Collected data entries
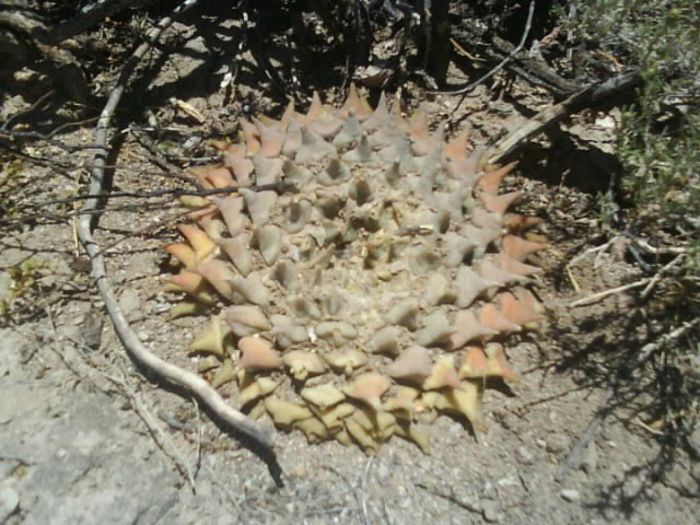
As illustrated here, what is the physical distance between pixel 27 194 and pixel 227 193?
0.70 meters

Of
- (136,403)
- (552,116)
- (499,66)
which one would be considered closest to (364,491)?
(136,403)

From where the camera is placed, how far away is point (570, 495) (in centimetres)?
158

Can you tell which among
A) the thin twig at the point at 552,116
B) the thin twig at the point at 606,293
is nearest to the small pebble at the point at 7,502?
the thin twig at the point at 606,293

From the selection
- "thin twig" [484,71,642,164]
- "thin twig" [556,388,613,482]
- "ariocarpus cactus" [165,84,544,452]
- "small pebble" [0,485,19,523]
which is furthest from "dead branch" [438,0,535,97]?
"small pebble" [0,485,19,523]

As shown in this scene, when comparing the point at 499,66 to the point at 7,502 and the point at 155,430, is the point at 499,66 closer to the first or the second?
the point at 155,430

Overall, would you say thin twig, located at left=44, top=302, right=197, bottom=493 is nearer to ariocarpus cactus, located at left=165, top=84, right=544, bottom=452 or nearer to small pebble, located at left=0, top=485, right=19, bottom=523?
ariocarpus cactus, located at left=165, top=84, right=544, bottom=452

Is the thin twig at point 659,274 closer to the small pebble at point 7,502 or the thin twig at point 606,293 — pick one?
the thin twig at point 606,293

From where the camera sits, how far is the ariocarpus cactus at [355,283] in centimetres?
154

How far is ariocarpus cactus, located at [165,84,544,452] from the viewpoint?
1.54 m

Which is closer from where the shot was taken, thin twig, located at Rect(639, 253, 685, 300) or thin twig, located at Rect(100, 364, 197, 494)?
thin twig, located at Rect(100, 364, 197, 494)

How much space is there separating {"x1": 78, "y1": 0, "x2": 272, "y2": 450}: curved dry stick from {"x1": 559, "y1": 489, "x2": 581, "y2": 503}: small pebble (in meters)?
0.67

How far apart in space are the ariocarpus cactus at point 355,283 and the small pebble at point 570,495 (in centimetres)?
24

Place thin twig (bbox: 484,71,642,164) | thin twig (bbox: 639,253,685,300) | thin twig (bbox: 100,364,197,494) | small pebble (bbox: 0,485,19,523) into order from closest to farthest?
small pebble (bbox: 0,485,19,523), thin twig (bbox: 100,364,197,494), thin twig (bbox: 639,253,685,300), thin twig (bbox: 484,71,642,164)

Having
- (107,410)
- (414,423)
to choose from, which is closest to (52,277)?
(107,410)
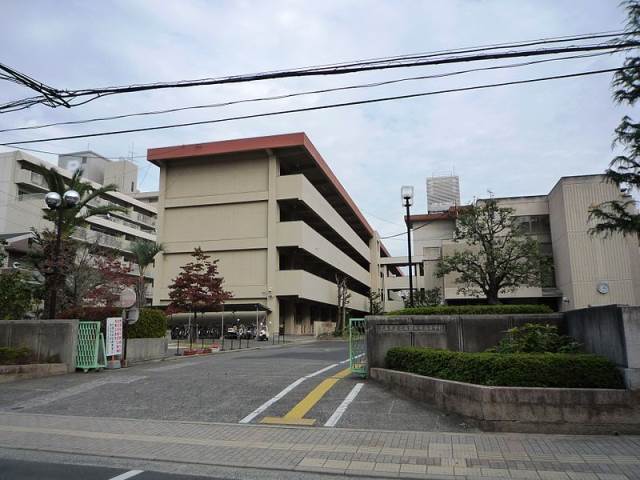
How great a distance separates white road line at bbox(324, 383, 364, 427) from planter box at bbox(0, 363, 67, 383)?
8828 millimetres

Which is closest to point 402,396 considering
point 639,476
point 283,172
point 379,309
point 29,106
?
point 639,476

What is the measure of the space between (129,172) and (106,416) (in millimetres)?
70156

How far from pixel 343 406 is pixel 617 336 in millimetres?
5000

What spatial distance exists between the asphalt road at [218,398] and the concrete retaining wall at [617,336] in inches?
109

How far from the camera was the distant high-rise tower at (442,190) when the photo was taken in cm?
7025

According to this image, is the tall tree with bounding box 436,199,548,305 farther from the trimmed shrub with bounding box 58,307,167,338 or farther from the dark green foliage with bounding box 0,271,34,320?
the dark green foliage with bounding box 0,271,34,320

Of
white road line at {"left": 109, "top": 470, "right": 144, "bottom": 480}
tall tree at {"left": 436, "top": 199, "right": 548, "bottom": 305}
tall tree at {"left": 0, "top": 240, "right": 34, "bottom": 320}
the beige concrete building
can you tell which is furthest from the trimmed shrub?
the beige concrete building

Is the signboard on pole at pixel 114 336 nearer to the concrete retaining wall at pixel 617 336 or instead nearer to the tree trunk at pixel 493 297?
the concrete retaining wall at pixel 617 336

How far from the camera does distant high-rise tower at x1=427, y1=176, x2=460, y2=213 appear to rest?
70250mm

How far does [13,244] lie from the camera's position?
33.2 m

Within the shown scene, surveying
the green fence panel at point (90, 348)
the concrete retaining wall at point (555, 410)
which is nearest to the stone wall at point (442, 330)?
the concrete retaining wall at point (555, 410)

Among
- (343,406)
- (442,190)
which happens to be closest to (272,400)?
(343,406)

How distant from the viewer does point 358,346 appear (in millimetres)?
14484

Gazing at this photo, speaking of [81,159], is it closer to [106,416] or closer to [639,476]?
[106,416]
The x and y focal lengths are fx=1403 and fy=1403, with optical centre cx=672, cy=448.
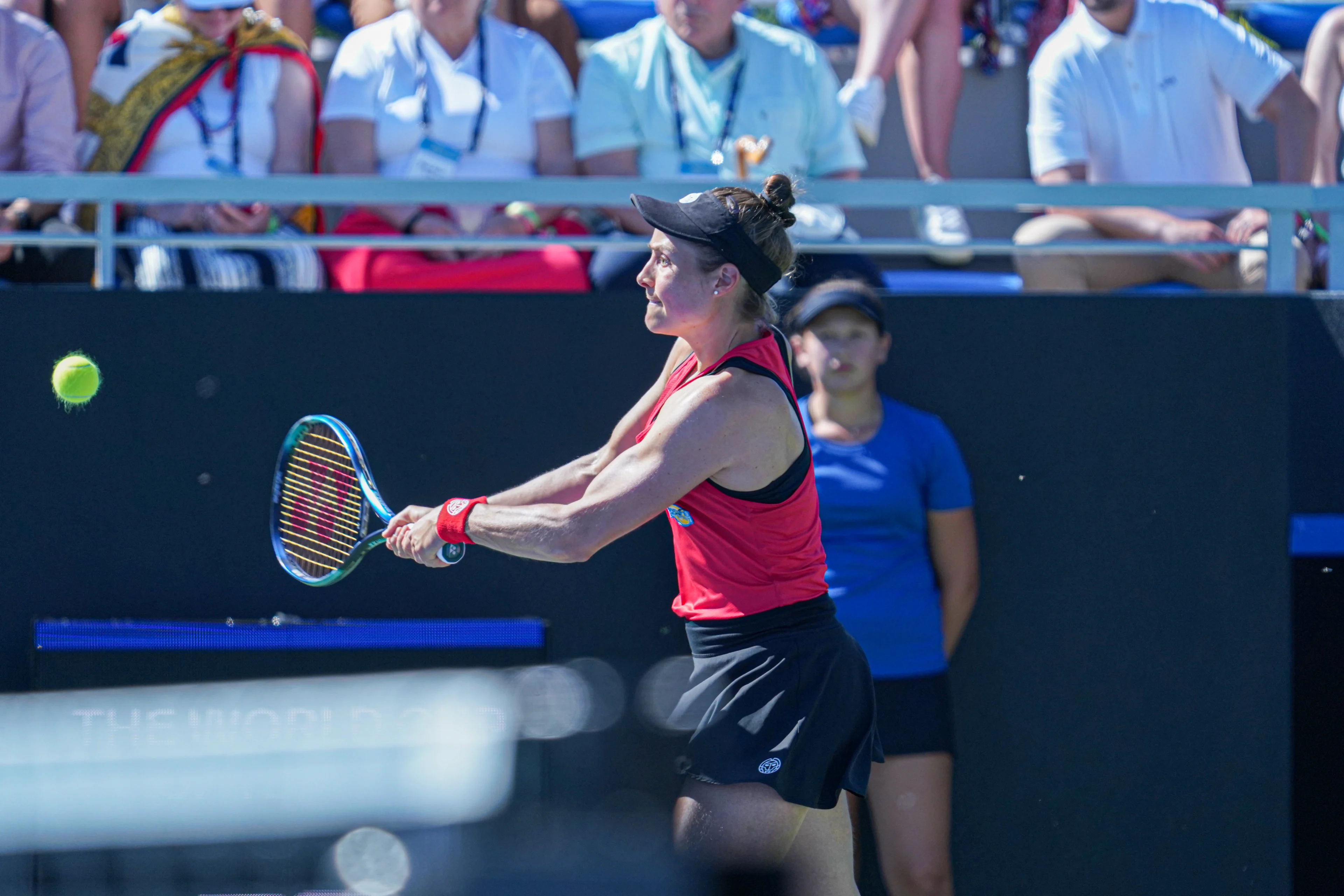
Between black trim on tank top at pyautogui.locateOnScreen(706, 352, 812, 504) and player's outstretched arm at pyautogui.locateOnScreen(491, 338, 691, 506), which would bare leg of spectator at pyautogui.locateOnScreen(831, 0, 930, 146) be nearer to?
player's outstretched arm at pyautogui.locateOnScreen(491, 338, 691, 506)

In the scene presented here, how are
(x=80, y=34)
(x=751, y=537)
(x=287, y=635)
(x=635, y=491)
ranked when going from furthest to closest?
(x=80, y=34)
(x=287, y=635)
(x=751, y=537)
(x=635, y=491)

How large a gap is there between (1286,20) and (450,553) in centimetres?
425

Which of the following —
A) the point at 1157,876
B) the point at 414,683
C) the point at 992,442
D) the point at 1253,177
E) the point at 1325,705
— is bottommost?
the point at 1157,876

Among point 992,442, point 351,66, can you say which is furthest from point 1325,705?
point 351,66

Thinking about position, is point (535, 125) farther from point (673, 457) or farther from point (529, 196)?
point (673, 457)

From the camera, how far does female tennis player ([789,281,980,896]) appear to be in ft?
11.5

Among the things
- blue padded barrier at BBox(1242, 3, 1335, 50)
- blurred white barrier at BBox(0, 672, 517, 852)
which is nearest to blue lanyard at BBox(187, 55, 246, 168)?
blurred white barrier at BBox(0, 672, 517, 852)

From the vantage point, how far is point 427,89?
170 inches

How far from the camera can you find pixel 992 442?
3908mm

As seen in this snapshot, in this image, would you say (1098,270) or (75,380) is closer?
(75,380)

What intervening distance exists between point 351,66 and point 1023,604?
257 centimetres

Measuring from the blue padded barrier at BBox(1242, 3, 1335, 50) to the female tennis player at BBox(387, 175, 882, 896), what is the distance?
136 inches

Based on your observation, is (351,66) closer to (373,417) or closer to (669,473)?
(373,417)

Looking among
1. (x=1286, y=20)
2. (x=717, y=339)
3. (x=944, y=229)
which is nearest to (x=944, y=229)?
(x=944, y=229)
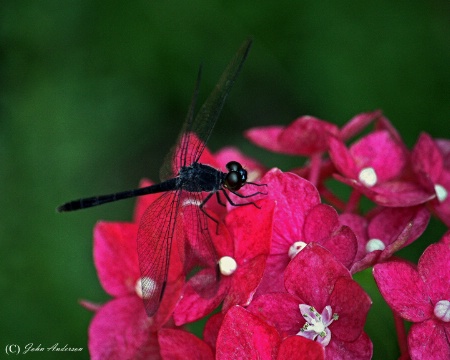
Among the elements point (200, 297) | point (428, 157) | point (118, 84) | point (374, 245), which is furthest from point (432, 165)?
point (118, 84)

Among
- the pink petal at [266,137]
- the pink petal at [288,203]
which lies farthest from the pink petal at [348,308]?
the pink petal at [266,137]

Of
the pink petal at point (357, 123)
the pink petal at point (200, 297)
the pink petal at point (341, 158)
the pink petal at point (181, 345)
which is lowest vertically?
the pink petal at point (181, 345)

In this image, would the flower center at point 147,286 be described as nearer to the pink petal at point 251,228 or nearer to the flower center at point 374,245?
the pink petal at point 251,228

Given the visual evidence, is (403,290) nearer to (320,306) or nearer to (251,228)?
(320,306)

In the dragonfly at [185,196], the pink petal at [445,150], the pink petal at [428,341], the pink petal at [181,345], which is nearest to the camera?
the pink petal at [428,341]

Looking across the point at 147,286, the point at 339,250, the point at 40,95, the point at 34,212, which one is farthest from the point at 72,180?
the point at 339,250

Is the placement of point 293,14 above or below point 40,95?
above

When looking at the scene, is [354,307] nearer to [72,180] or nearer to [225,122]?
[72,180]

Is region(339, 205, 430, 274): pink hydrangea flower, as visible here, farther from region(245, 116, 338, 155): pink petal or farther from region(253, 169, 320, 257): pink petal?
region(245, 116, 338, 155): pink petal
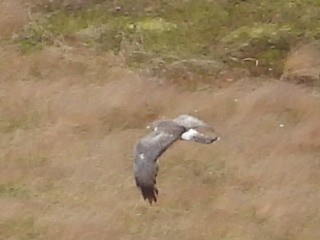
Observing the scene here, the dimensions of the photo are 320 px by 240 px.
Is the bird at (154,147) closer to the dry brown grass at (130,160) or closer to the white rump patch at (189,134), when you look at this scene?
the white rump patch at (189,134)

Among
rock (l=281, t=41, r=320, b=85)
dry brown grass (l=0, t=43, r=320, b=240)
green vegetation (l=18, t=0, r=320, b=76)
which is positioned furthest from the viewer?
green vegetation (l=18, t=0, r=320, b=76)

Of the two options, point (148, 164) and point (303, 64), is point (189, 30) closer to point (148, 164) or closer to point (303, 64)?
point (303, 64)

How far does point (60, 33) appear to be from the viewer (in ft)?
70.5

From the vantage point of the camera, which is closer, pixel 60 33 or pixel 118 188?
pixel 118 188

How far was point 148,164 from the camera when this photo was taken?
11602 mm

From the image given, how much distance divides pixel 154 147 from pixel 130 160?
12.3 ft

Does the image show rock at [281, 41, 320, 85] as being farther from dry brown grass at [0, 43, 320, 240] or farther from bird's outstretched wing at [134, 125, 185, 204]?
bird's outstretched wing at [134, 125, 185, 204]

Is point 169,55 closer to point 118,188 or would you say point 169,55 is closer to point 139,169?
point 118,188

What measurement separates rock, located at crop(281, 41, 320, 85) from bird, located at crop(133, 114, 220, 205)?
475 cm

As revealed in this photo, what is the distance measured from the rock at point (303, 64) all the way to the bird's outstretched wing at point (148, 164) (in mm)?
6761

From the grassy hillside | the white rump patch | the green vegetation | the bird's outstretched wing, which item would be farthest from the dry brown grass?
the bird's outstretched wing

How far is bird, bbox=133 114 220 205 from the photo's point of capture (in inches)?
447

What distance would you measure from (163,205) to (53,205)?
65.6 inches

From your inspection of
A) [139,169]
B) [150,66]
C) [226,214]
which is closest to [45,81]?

> _Exercise aim_:
Copy out, word for word, the lines of the entries that begin with the line containing "From the vantage point of" and continue through the end of the entries.

> _Complete response_:
From the vantage point of the camera, which is closer, pixel 60 33 or pixel 118 188?
pixel 118 188

How far was point 148,164 from the camera when this photo was taken?
11602 mm

From the image given, how much distance divides pixel 154 147 from pixel 130 160?
12.3 ft

Does the image show rock at [281, 41, 320, 85] as being farther from dry brown grass at [0, 43, 320, 240] or farther from bird's outstretched wing at [134, 125, 185, 204]?
bird's outstretched wing at [134, 125, 185, 204]

Is point 169,55 closer to point 118,188 or would you say point 169,55 is closer to point 139,169?
point 118,188

What measurement separates rock, located at crop(281, 41, 320, 85) from bird, located at crop(133, 114, 220, 205)?
475 cm

As revealed in this photo, what is the distance measured from the rock at point (303, 64) all the way to the bird's outstretched wing at point (148, 164) (in mm)?
6761

From the grassy hillside | the white rump patch | the green vegetation | the bird's outstretched wing, which item would be farthest from the dry brown grass?
the bird's outstretched wing

How far is bird, bbox=133 114 220 205 from the photo's point of capture (in inches)?
447

What distance would you measure from (163,205) to (53,205)?
65.6 inches

From your inspection of
A) [139,169]
B) [150,66]
C) [226,214]
which is closest to [45,81]?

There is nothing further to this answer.